Time Limit to Respond.

We try to respond to all legitimate requests within one month. Occasionally it may take us longer than a month if your request is particularly complex or you have made a number of requests. In this case, we will notify you and keep you updated.

Complaints.

In addition to your right to complain to us directly at the details in the “How to Contact Us” section above, if you feel your complaint has not been adequately resolved, please note that the GDPR gives you the right to contact your local data protection supervisory authority, which for the UK, is the Information Commissioner’s Office.

Special Categories of Personal Data

We do not collect any Special Categories of Personal Data about you (this includes details about your race or ethnicity, religious or philosophical beliefs, sex life, sexual orientation, political opinions, trade union membership, information about your health and genetic and biometric data). Nor do we collect any information about criminal convictions and offences.

Please do not provide us with any such information.

What happens if you fail to provide any necessary Personal Data?

Where we need to collect Personal Data for the purposes of Compliance with Law, or due to Contractual Necessity, if you fail to provide that Personal Data when requested, we may not be able to perform the contract we have or are trying to enter into with you (for example: (1) we may not be able to fulfil your order without the required Personal Data; or (2) attempting to process your order without your Personal Data may put us in breach of our legal obligations).

How do we deal with Anonymous Information of our European Users?

When we refer to “Anonymous Information” we mean information that does not (either directly or indirectly) enable identification of any individual person.
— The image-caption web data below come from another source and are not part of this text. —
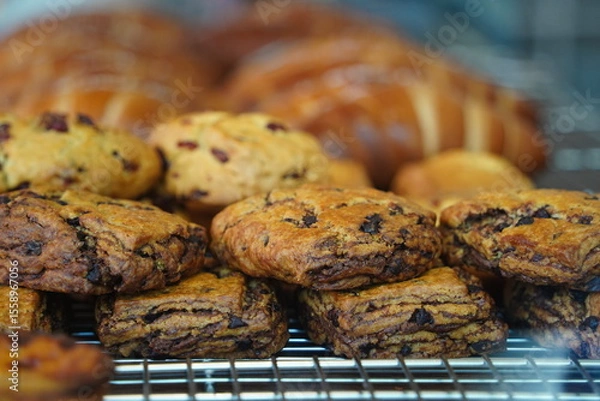 Obraz Close-Up of Delicious Chocolate Chip Scones and Raisin Cookies in a Bakery Display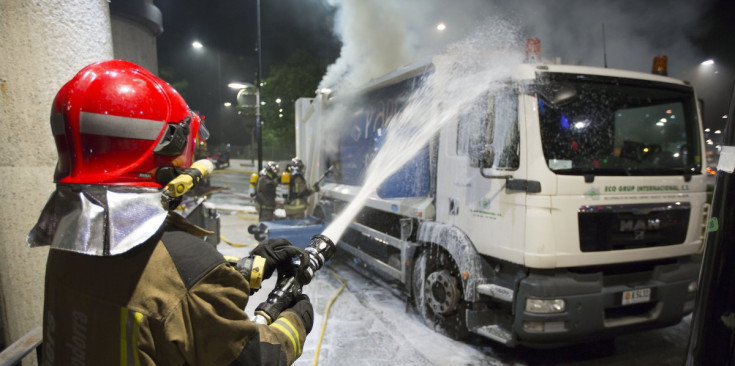 Els bombers extingeixen l’incendi en un camió d’escombraries amb paper i cartró, dijous a la nit.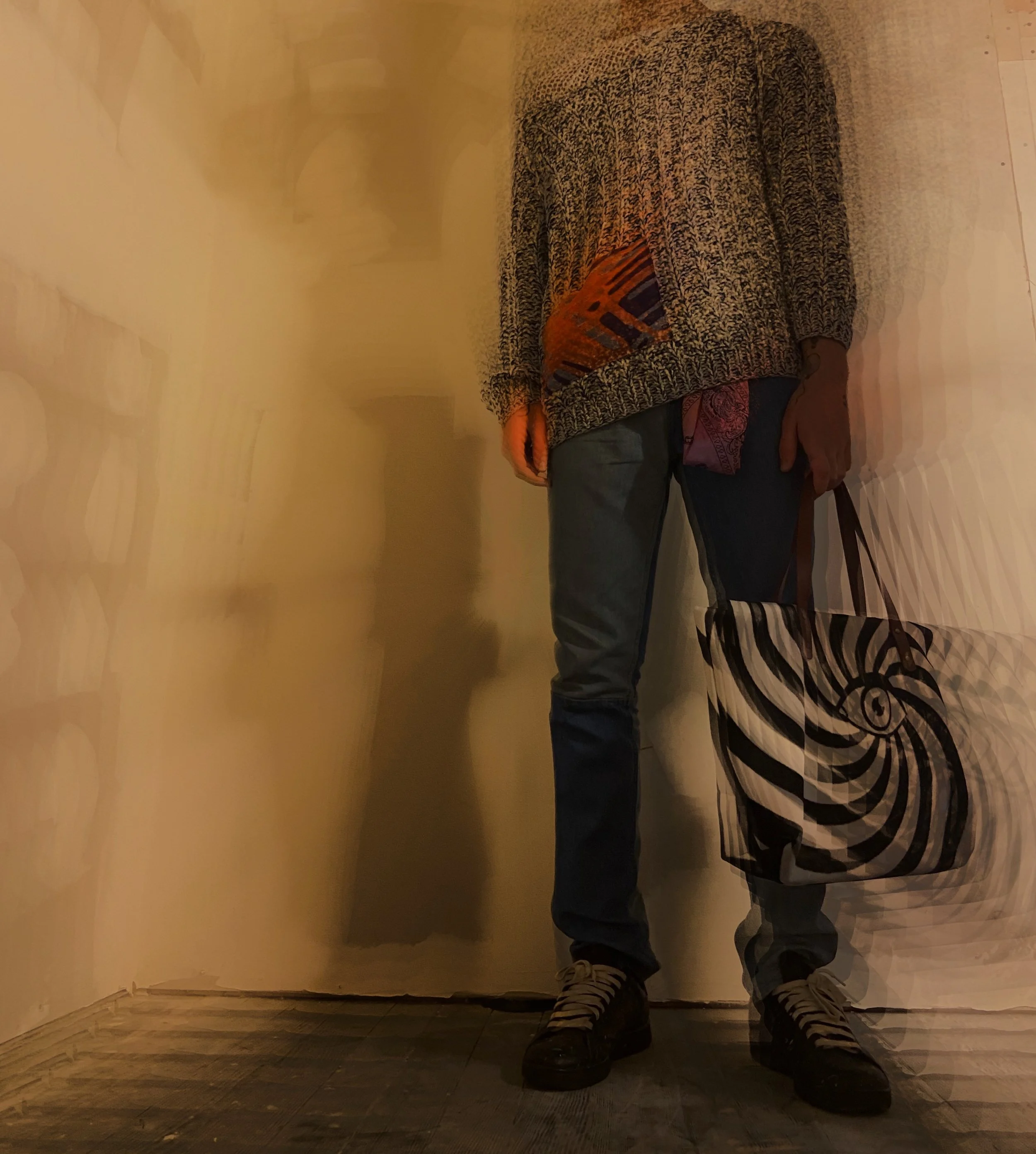 Person standing against a wall, wearing a patterned sweater, jeans, and holding a black and white spiral patterned tote bag.
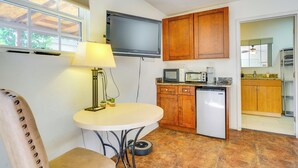 Una cocina compacta con televisión integrada, armarios de madera, un refrigerador pequeño y una mesa de comedor con lámpara.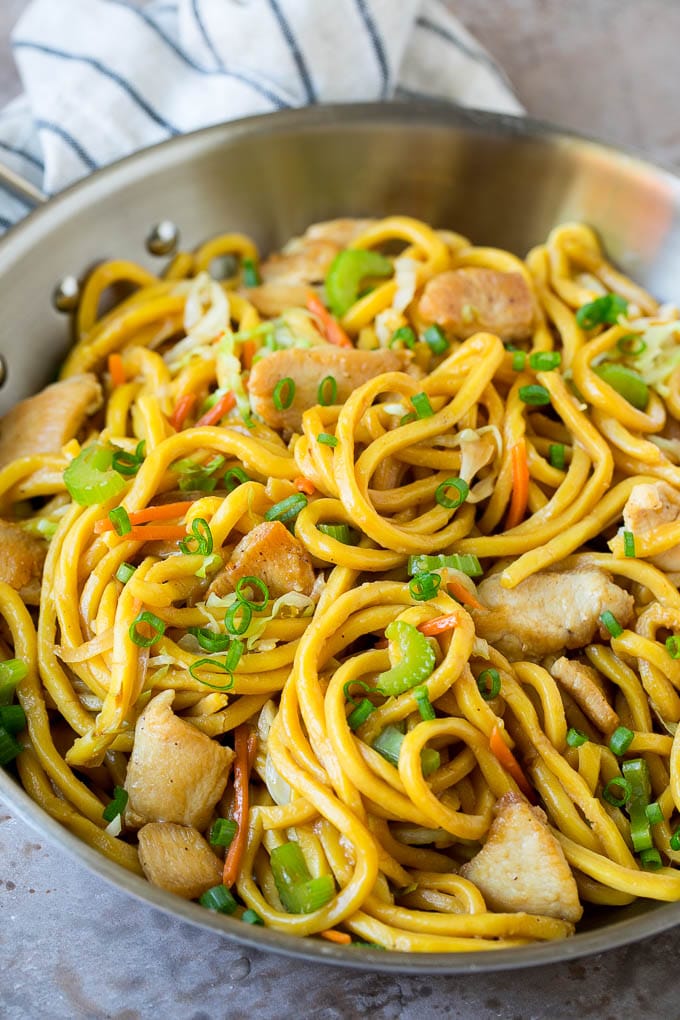 A pan of chicken and vegetable lo mein.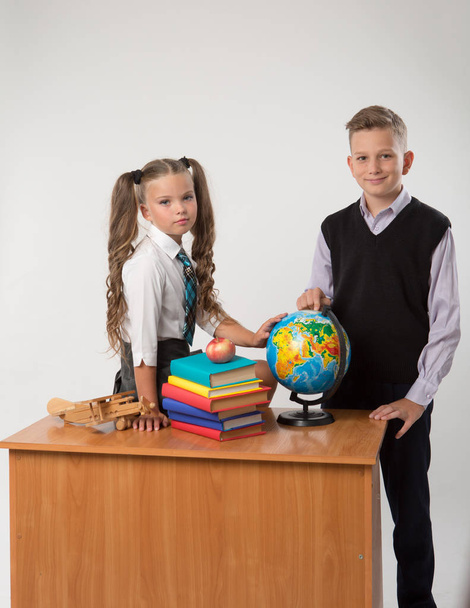 Happy boy and girl sit at a school desk, isolated on white background. - Foto, immagini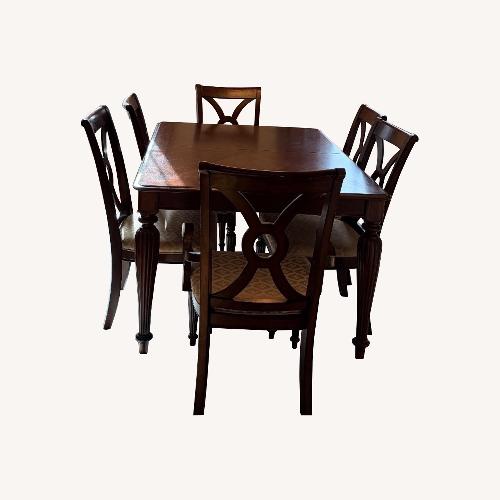 Used Dark Brown Wood Dining Table Set for sale on AptDeco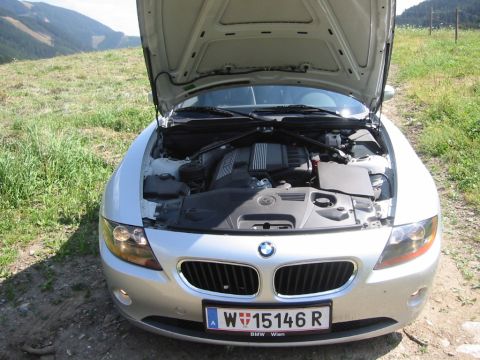 2003 BMW Z4 - Front view of a 2003 BMW Z4, hood open to reveal the engine bay. The license plate is visible.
We may create Anonymous Information from your Personal Data – we do this by permanently removing any information that could enable us, or any third party that is reasonably likely to access that information, from identifying the individual to whom it previously related.

For example, we might create Anonymous Information from Usage Data and Technical Data to analyze trends, administer and improve the Flow Solution, prepare general usage reports and trends for current and potential Retail Partners and/or, to gather demographic information about our user base as a whole.

However, please note that if we or any third party combine or connect Anonymous Information with your Personal Data so that it can directly or indirectly identify you, we treat the combined data as Personal Data which will be used in accordance with this Privacy Policy.

How do we share your Personal Data?

For more information on how, and with whom, we may share your Personal Data with third parties, please see the “How Does Flow Share Your Information?” above.  

Retention  

We will only retain your Personal Data for as long as necessary to fulfil the purposes we collected it (see the “Our Purposes and “legal bases” for processing your Personal Data?” section above) for, including for the purposes of satisfying any legal, accounting, or reporting requirements.

To determine the appropriate retention period for Personal Data, we consider:

• the amount, nature, and sensitivity of the Personal Data we hold;
• the potential risk of harm from unauthorized use or disclosure of your Personal Data;
• the purposes for which we process your Personal Data and whether we can achieve those purposes through other means; and
• any applicable legal or regulatory requirements.

Data Transfers

Flow complies with the EU-U.S. Privacy Shield Framework as set forth by the U.S. Department of Commerce regarding the collection, use, and retention of personal information transferred from the European Union to the United States.  

For more information on this framework and how it applies to, and protects you, please see the section titled “Does Flow Transfer Your Data Cross Border? above.

Third party sources

For more information on the third party sources from which we may collect your Personal Data, please see the “Information We Acquire in Other Ways” subsection above. Please note that none of these third party sources of your Personal Data are publicly available.